One set of credentials across EC2 and OpenStack APIs
Currently there are different credentials for the OpenStack API and the EC2 API. An end-user must therefore know whether an application they are using uses the OpenStack API or the EC2 API under the hood, and must choose the correct set of credentials. This should be fixed: there should be one set of credentials, and it should be the EC2 credentials to minimize impact.
Blueprint information
- Status:
- Complete
- Approver:
- None
- Priority:
- Undefined
- Drafter:
- None
- Direction:
- Needs approval
- Assignee:
- None
- Definition:
- Obsolete
- Series goal:
- Proposed for cactus
- Implementation:
- Unknown
- Milestone target:
- None
- Started by
- Completed by
- Vish Ishaya
Related branches
Sprints
Whiteboard
Justin SB wrote: -------
Monsyne Dragon has contributed some interesting notes below. The core issue is that having 2 sets of API credentials is a bad user experience, and the current implementation contains a likely security flaw which we should resolve. Despite our differing thought processes, we agree that there should be one set of credentials.

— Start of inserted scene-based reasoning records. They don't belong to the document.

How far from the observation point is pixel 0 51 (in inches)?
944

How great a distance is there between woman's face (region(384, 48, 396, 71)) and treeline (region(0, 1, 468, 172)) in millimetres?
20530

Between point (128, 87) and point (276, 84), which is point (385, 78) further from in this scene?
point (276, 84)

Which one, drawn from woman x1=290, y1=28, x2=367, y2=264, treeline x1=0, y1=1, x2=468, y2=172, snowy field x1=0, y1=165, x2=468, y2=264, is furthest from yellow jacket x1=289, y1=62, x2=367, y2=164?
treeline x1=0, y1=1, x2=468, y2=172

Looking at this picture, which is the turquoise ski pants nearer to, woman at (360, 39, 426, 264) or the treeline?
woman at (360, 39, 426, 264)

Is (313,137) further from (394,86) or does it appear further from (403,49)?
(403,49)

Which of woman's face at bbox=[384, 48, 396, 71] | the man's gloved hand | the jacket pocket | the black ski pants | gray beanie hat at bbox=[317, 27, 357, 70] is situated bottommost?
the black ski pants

Monsyne Dragon wrote: -------
Notes on auth credentials in nova:
The issue to be resolved by this blueprint is a design oddity in the Nova code, in the way it stores auth credentials for a user, thru the ec2, vs openstack api's. Currently, nova stores three pieces of data for a user: username, access_key and the secret_key.
Authentication with the EC2 api uses the access_key to identify the user, and uses the secret_key as the passcode, by using it to calculate a cryptographic signature for the request.
Authentication with the openstack api uses the username to identify the user, and uses the access_key as the passcode, in a traditional username/password style auth over a ssl request.
The oddity is that nova is using the same value (access_key) as the user identifier in ec2 and the password in openstack-api.
Here are four possible fixes for this situation:
Design 1:
Use the same username/password pair for both openstack and ec2 api's.
Pluses:
Minuses:
Possible impediments:
Design 2:
Use separate user identifiers for each api, but make them more sensibly use the secret_key as the 'passcode' for both api's.
Pluses: Doable if impediment #1 above prevents designs 1&3 from being used.
Minuses: Would still require changing credentials for 1 api on implementation.
Possible impediments: Same as I2 above.
Design 3:
Use separate passcodes for each api, but make them use the same user identifier for both api's. For example: access_key becomes openstack_key, and username is used as both the os-username and ec2-api-key.
Pluses: Doable if impediment #2 above prevents design 1&2 from being used.
Minuses: Would still require changing credentials for 1 api on implementation.
Possible impediments: Same as I1 above.
Design 4:
Completely separate ec2 and openstack user credentials in nova. Either have 4 columns on user (ec2_access_key, ec2_secret_key, os_username, and os_api_key) or move credentials to a separate table w/ a 1-many rel to user.
Pluses: would not require changing api credentials on implementation (the migration could copy access_key to the new column, or db_row, as a migration step, then the ec2_access_key and os_api_key would be unrelated thereafter) NOt blocked by impediments 1 or 2.
Minuses: more complex solution. not as convenient ot users in the long run.
Possible impediments: none that I know of at the moment.
(Of these I'd recommend design #1 if we can do it, #4 if we can't -mdragon.)